Robin Davidson entered the lobby of Houston Methodist Hospital, where her 89-year-old father, Joe, was being treated for a flare-up of congestive heart failure.

Before her stretched a line of people waiting to get covid-19 vaccines. “It was agonizing to know that I couldn’t get in that line,” said Davidson, 50, who is devoted to her father and usually cares for him full time. “If I get sick, what would happen to him?”

Tens of thousands of middle-aged sons and daughters caring for older relatives with serious ailments but too young to qualify for a vaccine themselves are similarly terrified of becoming ill and wondering when they can get protected against the coronavirus.

Like aides and other workers in nursing homes, these family caregivers routinely administer medications, monitor blood pressure, cook, clean and help relatives wash, get dressed and use the toilet, among many other responsibilities. But they do so in apartments and houses, not in long-term care institutions — and they’re not paid.

“In all but name, they’re essential health care workers, taking care of patients who are very sick, many of whom are completely reliant upon them, some of whom are dying,” said Katherine Ornstein, a caregiving expert and associate professor of geriatrics and palliative medicine at Mount Sinai’s medical school in New York City. “Yet, we don’t recognize or support them as such, and that’s a tragedy.”

The distinction is critically important because health care workers have been prioritized to get covid vaccines, along with vulnerable older adults in nursing homes and assisted living facilities. But family members caring for equally vulnerable seniors living in the community are grouped with the general population in most states and may not get vaccines for months.

The exception: Older caregivers can qualify for vaccines by virtue of their age as states approve vaccines for adults ages 65, 70 or 75 and above. A few states have moved family caregivers into phase 1a of their vaccine rollouts, the top priority tier. Notably, South Carolina has done so for families caring for medically fragile children, and Illinois has given that designation to families caring for relatives of all ages with significant disabilities.

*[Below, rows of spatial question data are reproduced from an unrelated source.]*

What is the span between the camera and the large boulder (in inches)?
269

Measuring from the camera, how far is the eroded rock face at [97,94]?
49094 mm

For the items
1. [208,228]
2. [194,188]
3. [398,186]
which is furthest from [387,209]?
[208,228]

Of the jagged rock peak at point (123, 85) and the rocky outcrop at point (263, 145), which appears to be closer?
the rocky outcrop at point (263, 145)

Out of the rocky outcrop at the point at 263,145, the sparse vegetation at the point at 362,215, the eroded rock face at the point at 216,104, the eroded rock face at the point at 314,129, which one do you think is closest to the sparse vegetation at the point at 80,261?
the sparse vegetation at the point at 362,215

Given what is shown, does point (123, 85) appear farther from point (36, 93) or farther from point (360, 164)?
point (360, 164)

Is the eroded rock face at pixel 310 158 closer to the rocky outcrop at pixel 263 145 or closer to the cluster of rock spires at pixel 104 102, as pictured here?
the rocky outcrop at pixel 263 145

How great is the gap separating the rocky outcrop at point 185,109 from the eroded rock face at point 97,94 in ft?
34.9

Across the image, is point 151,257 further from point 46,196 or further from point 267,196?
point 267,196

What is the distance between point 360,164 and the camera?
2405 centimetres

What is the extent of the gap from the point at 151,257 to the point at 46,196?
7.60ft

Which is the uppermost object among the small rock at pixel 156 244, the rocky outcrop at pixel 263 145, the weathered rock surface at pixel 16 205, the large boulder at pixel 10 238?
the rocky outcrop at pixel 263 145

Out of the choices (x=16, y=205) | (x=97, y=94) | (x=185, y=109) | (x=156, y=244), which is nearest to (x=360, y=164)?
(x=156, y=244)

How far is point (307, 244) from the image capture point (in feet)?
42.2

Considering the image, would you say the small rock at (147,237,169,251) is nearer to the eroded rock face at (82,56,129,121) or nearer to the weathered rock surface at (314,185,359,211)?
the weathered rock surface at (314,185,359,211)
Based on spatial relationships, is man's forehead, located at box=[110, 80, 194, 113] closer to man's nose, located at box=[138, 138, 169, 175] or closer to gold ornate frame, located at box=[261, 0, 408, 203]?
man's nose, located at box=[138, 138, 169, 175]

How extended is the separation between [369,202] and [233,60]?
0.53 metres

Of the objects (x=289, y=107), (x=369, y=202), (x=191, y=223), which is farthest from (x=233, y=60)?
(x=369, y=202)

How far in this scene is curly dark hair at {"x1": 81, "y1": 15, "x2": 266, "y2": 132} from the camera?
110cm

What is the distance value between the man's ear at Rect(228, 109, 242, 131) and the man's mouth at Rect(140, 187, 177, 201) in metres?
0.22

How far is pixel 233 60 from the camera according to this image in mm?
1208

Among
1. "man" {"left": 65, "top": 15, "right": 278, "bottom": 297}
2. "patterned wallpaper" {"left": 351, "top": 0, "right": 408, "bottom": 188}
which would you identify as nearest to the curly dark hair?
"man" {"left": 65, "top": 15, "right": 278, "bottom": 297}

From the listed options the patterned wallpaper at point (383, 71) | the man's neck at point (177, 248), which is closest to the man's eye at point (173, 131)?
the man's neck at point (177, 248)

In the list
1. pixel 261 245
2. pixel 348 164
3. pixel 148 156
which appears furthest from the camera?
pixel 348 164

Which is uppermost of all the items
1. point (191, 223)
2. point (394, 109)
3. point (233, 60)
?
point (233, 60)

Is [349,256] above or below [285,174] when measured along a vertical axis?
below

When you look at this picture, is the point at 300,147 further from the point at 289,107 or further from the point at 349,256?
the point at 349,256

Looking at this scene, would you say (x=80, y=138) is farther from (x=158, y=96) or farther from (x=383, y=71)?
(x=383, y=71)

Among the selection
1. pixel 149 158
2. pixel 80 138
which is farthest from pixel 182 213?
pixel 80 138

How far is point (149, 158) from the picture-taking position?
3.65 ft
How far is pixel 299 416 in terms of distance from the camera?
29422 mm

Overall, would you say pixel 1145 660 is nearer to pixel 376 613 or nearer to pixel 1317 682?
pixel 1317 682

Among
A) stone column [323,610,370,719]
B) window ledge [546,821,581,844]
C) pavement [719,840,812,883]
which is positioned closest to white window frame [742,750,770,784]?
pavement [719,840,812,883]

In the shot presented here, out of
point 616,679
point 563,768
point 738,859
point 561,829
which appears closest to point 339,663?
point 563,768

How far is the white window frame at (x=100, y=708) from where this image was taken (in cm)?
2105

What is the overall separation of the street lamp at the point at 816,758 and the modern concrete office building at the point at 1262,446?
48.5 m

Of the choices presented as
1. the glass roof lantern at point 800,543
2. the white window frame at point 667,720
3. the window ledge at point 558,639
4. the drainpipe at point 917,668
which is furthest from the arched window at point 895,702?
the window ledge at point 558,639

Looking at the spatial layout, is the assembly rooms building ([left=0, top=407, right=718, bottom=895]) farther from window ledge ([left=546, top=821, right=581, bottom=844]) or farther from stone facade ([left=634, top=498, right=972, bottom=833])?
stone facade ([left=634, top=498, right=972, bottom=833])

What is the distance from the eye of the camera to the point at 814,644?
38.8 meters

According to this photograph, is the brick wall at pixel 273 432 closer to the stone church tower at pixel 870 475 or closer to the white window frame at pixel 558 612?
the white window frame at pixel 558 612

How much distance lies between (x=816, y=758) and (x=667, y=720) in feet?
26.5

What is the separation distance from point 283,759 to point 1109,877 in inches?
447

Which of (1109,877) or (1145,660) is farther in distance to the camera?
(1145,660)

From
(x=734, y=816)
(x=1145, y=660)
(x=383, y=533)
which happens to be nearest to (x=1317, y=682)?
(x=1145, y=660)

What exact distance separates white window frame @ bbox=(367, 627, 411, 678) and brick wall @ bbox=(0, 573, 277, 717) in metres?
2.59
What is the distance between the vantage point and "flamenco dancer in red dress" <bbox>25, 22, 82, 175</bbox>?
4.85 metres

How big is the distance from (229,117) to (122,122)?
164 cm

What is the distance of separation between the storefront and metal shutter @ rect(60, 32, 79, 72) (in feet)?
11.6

Arizona is also trying to accommodate caregivers who accompany older residents to vaccination sites, Dr. Cara Christ, director of the state’s Department of Health Services, said Monday during a Zoom briefing for President Joe Biden. Comprehensive data about which states are granting priority status to family caregivers is not available.

Meanwhile, the Department of Veterans Affairs recently announced plans to offer vaccines to people participating in its Program of Comprehensive Assistance for Family Caregivers. That initiative gives financial stipends to family members caring for veterans with serious injuries; 21,612 veterans are enrolled, including 2,310 age 65 or older, according to the VA. Family members can be vaccinated when the veterans they look after become eligible, a spokesperson said.

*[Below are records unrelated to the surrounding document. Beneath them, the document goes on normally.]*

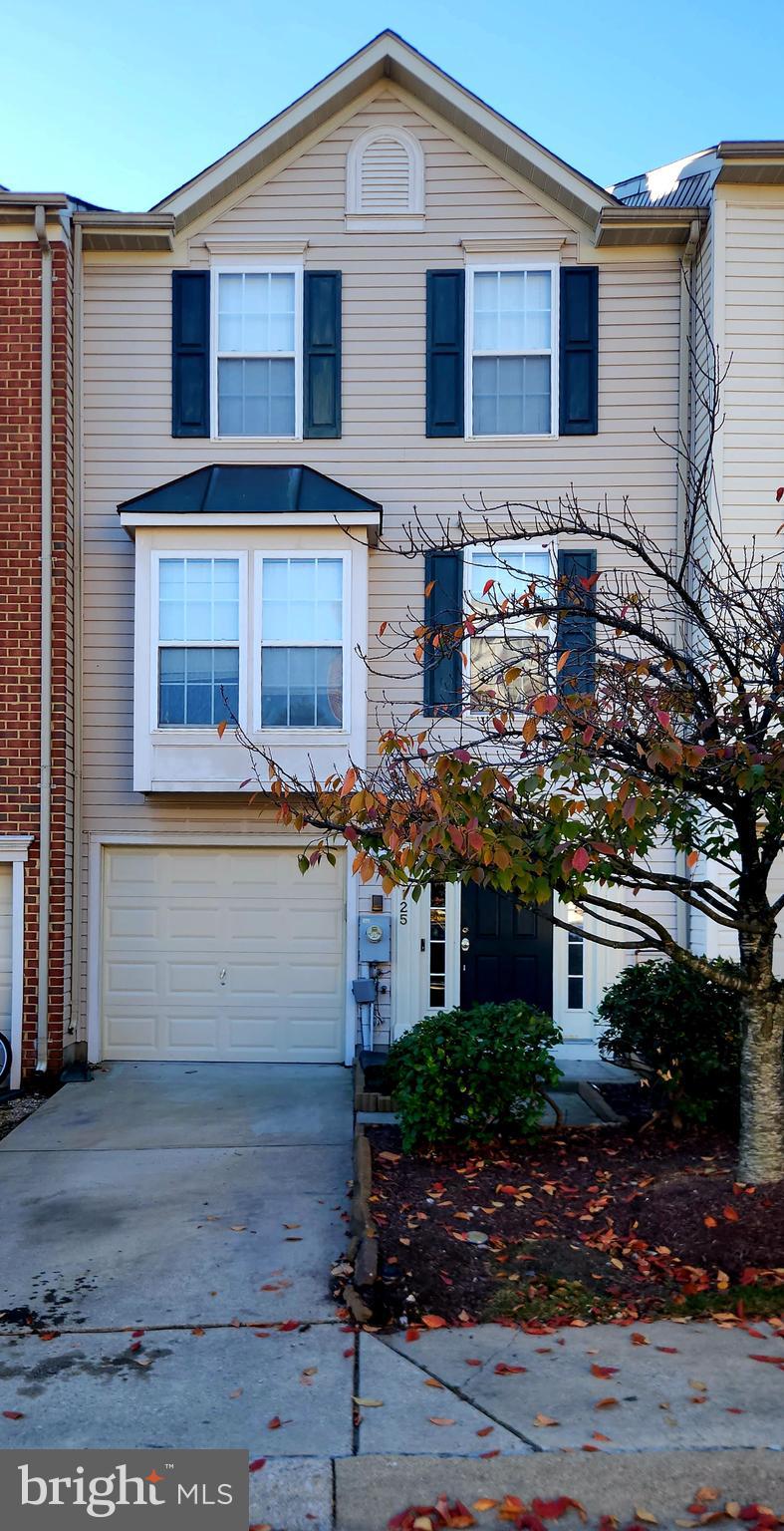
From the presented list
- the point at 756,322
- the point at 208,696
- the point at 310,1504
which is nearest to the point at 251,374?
the point at 208,696

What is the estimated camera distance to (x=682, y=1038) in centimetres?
755

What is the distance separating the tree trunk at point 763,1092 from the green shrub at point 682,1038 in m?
0.99

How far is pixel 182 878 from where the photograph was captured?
1070cm

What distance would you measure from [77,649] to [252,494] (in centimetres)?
217

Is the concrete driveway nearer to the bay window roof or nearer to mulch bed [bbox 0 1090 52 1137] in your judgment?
mulch bed [bbox 0 1090 52 1137]

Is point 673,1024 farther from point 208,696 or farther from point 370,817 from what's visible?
point 208,696

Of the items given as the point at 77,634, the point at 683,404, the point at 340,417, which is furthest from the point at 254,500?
the point at 683,404

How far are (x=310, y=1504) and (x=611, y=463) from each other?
890 centimetres

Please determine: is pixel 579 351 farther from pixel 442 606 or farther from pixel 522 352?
pixel 442 606

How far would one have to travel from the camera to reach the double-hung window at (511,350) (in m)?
10.6

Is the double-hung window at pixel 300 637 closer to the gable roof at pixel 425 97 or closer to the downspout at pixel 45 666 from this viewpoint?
the downspout at pixel 45 666

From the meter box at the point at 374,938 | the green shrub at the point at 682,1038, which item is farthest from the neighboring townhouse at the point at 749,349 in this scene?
the meter box at the point at 374,938

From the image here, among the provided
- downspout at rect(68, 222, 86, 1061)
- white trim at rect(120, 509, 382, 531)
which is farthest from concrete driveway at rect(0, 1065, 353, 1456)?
white trim at rect(120, 509, 382, 531)

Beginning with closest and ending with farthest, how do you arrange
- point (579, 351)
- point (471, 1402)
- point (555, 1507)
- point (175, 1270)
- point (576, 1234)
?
1. point (555, 1507)
2. point (471, 1402)
3. point (175, 1270)
4. point (576, 1234)
5. point (579, 351)
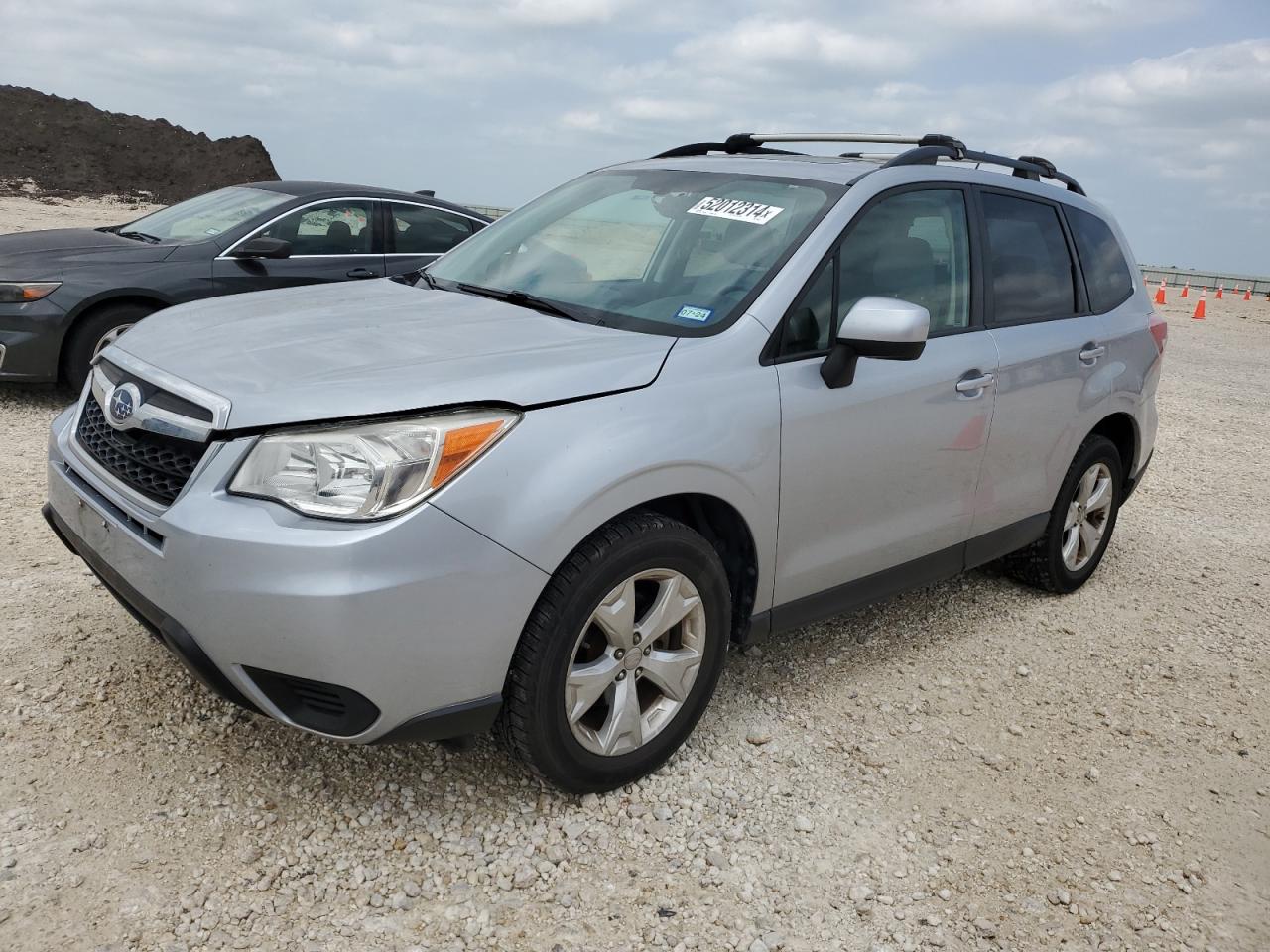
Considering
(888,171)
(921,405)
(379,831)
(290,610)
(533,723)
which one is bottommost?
(379,831)

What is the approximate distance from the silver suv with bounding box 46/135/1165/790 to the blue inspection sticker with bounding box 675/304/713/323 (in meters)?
0.02

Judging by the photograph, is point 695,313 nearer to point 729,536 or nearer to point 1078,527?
point 729,536

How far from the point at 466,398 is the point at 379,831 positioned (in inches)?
48.1

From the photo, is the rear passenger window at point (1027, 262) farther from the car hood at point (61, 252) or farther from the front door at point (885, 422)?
the car hood at point (61, 252)

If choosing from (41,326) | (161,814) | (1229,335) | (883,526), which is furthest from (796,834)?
(1229,335)

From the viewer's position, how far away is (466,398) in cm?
267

“The current pandemic has amplified the importance of our caregivers whom we recognize as valuable members of Veterans’ health care teams,” Dr. Richard Stone, VA acting undersecretary for health, said in the announcement.

An estimated 53 million Americans are caregivers, according to a 2020 report. Nearly one-third spend 21 hours or more each week helping older adults and people with disabilities with personal care, household tasks and nursing-style care (giving injections, tending wounds, administering oxygen and more). An estimated 40% are providing high-intensity care, a measure of complicated, time-consuming caregiving demands.

This is the group that should be getting vaccines, not caregivers who live at a distance or who don’t provide direct, hands-on care, said Carol Levine, a senior fellow and former director of the Families and Health Care Project at the United Hospital Fund in New York City.

Rosanne Corcoran, 53, is among them. Her 92-year-old mother, Rose, who has advanced dementia, lives with Corcoran and her family in Collegeville, Pennsylvania, on the second floor of their house. She hasn’t come down the stairs in three years.

“I wouldn’t be able to take her somewhere to get the vaccine. She doesn’t have any stamina,” said Corcoran, who arranges for doctors to make house calls when her mother needs attention. When she called their medical practice recently, an administrator said they didn’t have access to the vaccines.

Corcoran said she “does everything for her mother,” including bathing her, dressing her, feeding her, giving her medications, monitoring her medical needs and responding to her emotional needs. Before the pandemic, a companion came for five hours a day, offering some relief. But last March, Corcoran let the companion go and took on all her mother’s care herself.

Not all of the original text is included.